Short task: Rewrite the listing below, putting "lens" wherever "camera" appears and leaving everything else unchanged.

- - - -

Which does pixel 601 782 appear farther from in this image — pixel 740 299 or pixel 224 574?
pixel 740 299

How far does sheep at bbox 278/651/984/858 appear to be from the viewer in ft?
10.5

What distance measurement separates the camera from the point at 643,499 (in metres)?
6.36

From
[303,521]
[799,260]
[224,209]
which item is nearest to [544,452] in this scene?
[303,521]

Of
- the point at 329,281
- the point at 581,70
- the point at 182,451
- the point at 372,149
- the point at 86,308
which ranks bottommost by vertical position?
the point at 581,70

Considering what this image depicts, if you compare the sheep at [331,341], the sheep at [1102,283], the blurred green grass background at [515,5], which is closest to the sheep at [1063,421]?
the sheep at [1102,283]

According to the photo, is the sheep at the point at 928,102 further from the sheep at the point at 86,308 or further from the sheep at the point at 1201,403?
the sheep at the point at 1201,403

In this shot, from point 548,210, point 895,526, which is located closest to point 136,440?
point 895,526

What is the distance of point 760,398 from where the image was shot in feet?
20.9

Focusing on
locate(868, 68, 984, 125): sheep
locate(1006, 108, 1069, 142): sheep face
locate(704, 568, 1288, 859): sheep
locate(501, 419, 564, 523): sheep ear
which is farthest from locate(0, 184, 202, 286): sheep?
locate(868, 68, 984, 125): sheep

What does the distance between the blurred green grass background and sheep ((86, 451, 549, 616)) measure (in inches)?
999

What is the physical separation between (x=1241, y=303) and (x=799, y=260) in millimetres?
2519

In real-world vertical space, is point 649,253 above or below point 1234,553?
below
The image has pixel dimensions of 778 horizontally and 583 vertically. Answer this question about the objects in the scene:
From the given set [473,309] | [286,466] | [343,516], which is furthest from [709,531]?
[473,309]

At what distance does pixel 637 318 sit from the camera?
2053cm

- - - -

Worked answer:
Which does pixel 601 782 appear farther from in this image — pixel 740 299 or pixel 224 574?
pixel 740 299

How far does sheep at bbox 278/651/984/858 appear to be from the viewer in ft?
10.5

What distance measurement separates the lens from the point at 643,499 (in metres)?
6.36

From
[303,521]
[799,260]
[224,209]
which item is nearest to [544,452] in this scene?
[303,521]

Of
- the point at 329,281
- the point at 581,70
- the point at 182,451
- the point at 372,149
- the point at 86,308
which ranks bottommost by vertical position?
the point at 581,70

Considering what this image depicts, if you compare the sheep at [331,341], the sheep at [1102,283], the blurred green grass background at [515,5], which is closest to the sheep at [1063,421]?
the sheep at [1102,283]

According to the photo, is the sheep at the point at 928,102 further from the sheep at the point at 86,308 or further from the sheep at the point at 1201,403?
the sheep at the point at 1201,403

In this shot, from point 548,210, point 895,526, which is located closest to point 136,440?
point 895,526

What is the distance of point 760,398 from where the image was shot in feet?
20.9

Focusing on
locate(868, 68, 984, 125): sheep
locate(1006, 108, 1069, 142): sheep face
locate(704, 568, 1288, 859): sheep
locate(501, 419, 564, 523): sheep ear
which is farthest from locate(0, 184, 202, 286): sheep?
locate(868, 68, 984, 125): sheep

What does the distance between the blurred green grass background and sheep ((86, 451, 549, 616)) measure (in inches)?
999

What is the physical separation between (x=1241, y=303) and (x=799, y=260) in millimetres?
2519

In real-world vertical space, is point 649,253 above or below point 1234,553?
below
The image has pixel dimensions of 778 horizontally and 583 vertically. Answer this question about the objects in the scene:
From the given set [473,309] | [286,466] | [343,516], which is furthest from [709,531]?
[473,309]

At what distance does pixel 637 318 sit from the lens?
2053cm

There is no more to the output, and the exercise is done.